Work request 1. In the text on screening for carbon monoxide dehydrogenases, rewrite the stretch from "Given the need" through "the native host." with "deep-sea habitats" changed to "deep-ocean habitats".
Work request 2.
Answer these questions from the text on screening for carbon monoxide dehydrogenases:
(a) What share of microbes in deep-sea habitats is estimated to be uncultivable?
(b) How many active clones came from screening the hydrothermal deep-sea vent metagenomic library?
(c) Which sequencing method is being combined with transposon mutagenesis to find the genes behind the activity?

Provided text.
-------

Given the need to reduce global CO₂ emissions and advancing sustainable industrial approaches, microbes and their versatile biocatalysts offer enormous potential that can be used on the way to a sustainable future. However, this natural source for novel biocatalysts is currently insufficiently utilized as the vast majority of microorganisms resist cultivation. This is particularly true for deep-sea habitats, where it is estimated that 91 to 96 % of microbes cannot be cultivated. Using functional metagenomics, we gain access to this oceanic black box filled with numerous hypothetical proteins of unknown function. Here we report on a functional-screen that we have successfully developed to target carbon monoxide dehydrogenases (CODHs, EC 1.2.7.4) from the environment without relying on the cultivability of the native host.

As biocatalysts, CODHs hold great potential, as they are capable of reducing CO₂ to CO at high rates and under exclusion of any undesired carbon-containing by-products. As key enzyme of the reductive acetyl-CoA pathway CODHs can be found in physiologically versatile marine microorganisms colonizing a broad range of thermally and chemically distinct marine habitats including sediments and deep-sea hydrothermal vents. With the aim of capturing particularly active CODH enzymes from otherwise inaccessible, yet uncultured marine microbes we have developed the function-based colorimetrical CODH screening tool. We could successfully demonstrate that the activity of recombinant CODHs from phylogenetically distinct microbial species is detectable, reflecting the screen's scope. Screening of a hydrothermal deep-sea vent metagenomic library resulted only recently in the identification of two active clones. However, sequencing of the fosmid insert ends shows highest similarity to microbial species that are not yet known to exhibit CODH activities. PacBio sequencing of the whole fosmid inserts in combination with transposon mutagenesis is now being used to identify the genes responsible for the activity.

-------

Extracted records.
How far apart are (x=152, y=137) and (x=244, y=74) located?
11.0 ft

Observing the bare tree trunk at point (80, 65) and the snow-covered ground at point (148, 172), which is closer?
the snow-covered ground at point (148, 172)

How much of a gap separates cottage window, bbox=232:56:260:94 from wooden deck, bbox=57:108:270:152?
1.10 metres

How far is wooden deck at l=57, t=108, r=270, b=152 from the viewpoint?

-------

Worked solution 1.
Given the need to reduce global CO₂ emissions and advancing sustainable industrial approaches, microbes and their versatile biocatalysts offer enormous potential that can be used on the way to a sustainable future. However, this natural source for novel biocatalysts is currently insufficiently utilized as the vast majority of microorganisms resist cultivation. This is particularly true for deep-ocean habitats, where it is estimated that 91 to 96 % of microbes cannot be cultivated. Using functional metagenomics, we gain access to this oceanic black box filled with numerous hypothetical proteins of unknown function. Here we report on a functional-screen that we have successfully developed to target carbon monoxide dehydrogenases (CODHs, EC 1.2.7.4) from the environment without relying on the cultivability of the native host.

Worked solution 2.
(a) 91 to 96 %
(b) Two
(c) PacBio sequencing of the whole fosmid inserts